Stangata per Le Pen dalla corte Ue

Stangata per Marine Le Pen, condannata dalla Corte Ue a restituire circa 300 mila euro di rimborsi al Parlamento europeo per l'impiego di un'assistente parlamentare. Per i giudici la leader del Rassemblement National (ex Fn) “non ha dimostrato che tale assistente abbia effettivamente svolto un'attività lavorativa”.

La vicenda

Il 5 dicembre 2016, il Parlamento ha deciso che, per il periodo compreso tra il dicembre 2010 e il febbraio 2016, un importo di 298.497,87 euro era stato indebitamente versato a favore di Le Pen a titolo di assistenza parlamentare e doveva essere restituito.

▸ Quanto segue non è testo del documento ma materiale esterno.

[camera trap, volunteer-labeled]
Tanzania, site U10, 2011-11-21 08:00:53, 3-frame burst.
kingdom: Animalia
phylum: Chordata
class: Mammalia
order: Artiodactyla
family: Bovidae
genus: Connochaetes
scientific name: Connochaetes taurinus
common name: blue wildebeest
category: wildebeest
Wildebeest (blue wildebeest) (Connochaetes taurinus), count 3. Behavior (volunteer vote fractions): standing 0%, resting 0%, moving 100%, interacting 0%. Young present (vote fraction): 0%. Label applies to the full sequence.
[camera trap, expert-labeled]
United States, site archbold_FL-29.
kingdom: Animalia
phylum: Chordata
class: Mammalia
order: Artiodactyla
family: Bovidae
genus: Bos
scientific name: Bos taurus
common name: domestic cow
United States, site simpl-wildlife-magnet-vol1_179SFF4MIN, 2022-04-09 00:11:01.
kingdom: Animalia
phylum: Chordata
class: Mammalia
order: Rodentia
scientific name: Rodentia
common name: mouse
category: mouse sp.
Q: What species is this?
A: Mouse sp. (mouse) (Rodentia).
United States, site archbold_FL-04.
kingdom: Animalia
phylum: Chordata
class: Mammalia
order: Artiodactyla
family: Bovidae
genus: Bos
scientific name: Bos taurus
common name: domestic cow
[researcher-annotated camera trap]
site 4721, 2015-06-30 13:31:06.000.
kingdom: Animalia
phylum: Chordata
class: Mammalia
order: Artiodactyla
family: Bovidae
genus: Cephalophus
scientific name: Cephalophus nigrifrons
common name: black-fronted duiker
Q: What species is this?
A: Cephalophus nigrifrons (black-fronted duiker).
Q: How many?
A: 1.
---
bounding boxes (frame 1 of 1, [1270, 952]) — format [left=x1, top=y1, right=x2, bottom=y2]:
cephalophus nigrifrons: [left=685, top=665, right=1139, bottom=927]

Tale somma corrisponde ai pagamenti effettuati dal Parlamento per una collaboratrice impiegata dalla leader del Rn quale assistente parlamentare locale dal 2010 al 2016. Strasburgo ontestava a Le Pen di non aver fornito la prova dell'esistenza di un'attività dell'assistente locale che fosse effettivamente, direttamente ed esclusivamente connessa al suo mandato. Le Pen ha quindi chiesto al Tribunale dell'Unione europea di annullare la decisione assunta nei suoi confronti.

La decisione

I giudici hanno respinto integralmente gli argomenti di Le Pen sottolineando che il segretario generale del Parlamento ha il potere di adottare decisioni di recupero di somme indebitamente versate nell'ambito delle misure di attuazione dello statuto dei deputati al Parlamento europeo e che la possibilità per il Parlamento di decidere il recupero di somme indebitamente versate a titolo di indennità di assistenza parlamentare non pregiudica l'indipendenza degli eurodeputati. Inoltre la Corte Ue ha deciso che Le Pen è stata validamente posta in grado di far valere il proprio punto di vista, di conseguenza il suo diritto di difesa non è stato violato. Agli eurodeputati, prosegue la motivazione della sentenza, spetta provare che gli importi percepiti sono stati utilizzati al fine di coprire le spese effettivamente sostenute e derivanti integralmente ed esclusivamente dall'impiego dei loro assistenti. Le Pen, invece, non avrebbe dimostrato né che l'attività svolta dal collaboratore intregrasse effettivamente una forma di assistenza parlamentare, né che l'opera prestata sia avvenuta nei locali del Parlamento, non bastando, a tal fine, la mera presenza, in ogni caso asserita ma non dimostrata.